TEXT TO READ »
::::::::

Cliches in and of themselves aren't bad. The problem is when people use a cliche instead of using their brains.

I feel this bears posting. This list was written by Sytel of the Bob and George forums and posted in another thread about cliches... and I do love this list. Smile

Sytel's List of Things Unlikely to Happen in Movies

There will be an arranged marriage, and both parties will be OK with it (not necessarily enthusiastic, but OK) and treat it as the normal and accepted way things are done.

The hero will be a woman in some place/time/culture where women are routinely considered as delicate or less important than men, and while she will do whatever heroic things the plot requires of her, she will not question the patriarchial attitudes of her culture, because obviously the culture wouldn't stay that way if people routinely disagreed with it.

Warlike, barbaric aliens will land on Earth and be awed and enlightened by humanity's relatively peaceful culture.

Sentient robots will spontaneously proclaim themselves inferior to humans, and proceed to exterminate themselves.

Sentient robots will spontaneously proclaim themselves superior to squirrels, and proceed to exterminate squirrels. They will not form any opinions on humanity as a whole.

A bomb will feature neither a red wire nor a blinking timer display.

A legend of a mysterious creature wandering the back hills at night will turn out to be just that: a legend.

Outsiders go to a small town to investigate a legend of a mysterious creature that the locals claim to have seen sometimes. After a month of investigation, they know a lot more about small-town life, but they haven't seen the creature, since even people who have lived in the area their whole lives have only seen it once or twice, so what are the chances of a couple of outsiders seeing it in just a month?

::::::::

DATA ENTRIES »
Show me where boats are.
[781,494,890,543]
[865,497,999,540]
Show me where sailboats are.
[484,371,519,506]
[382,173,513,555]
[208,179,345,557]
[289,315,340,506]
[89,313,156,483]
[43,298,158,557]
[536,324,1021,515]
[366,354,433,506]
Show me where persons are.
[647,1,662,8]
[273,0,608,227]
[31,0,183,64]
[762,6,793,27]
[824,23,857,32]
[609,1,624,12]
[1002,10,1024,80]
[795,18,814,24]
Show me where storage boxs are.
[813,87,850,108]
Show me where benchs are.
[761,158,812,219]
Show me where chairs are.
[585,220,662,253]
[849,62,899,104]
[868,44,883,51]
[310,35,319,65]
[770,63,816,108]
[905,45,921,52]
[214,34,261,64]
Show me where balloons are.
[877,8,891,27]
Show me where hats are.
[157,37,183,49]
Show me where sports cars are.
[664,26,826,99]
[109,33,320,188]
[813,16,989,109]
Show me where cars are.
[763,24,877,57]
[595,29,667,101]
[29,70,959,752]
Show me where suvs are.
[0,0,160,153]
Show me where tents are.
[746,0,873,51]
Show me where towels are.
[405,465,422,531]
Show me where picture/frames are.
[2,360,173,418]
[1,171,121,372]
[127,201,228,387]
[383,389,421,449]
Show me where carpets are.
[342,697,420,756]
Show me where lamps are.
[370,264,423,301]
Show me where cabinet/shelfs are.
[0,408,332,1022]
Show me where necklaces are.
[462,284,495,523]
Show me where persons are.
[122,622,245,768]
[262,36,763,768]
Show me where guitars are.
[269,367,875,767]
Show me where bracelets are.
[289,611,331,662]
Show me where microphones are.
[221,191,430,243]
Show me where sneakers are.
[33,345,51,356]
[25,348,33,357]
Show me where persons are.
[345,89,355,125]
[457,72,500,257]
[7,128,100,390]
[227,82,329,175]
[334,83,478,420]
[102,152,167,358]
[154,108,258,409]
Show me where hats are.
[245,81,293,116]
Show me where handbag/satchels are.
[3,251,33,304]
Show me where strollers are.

::::::::

SHORT TASK »
Decide whether each statement agrees with the text on movie cliches, and answer yes or no, quoting the words from the text that settle it. (a) The list was written by Sytel and posted in a thread about cliches. (b) The text holds that cliches are bad in and of themselves. (c) The bomb described as unlikely has a red wire.

ANSWER IN FULL »
(a) Yes: "This list was written by Sytel of the Bob and George forums and posted in another thread about cliches"
(b) No: "Cliches in and of themselves aren't bad."
(c) No: "A bomb will feature neither a red wire nor a blinking timer display."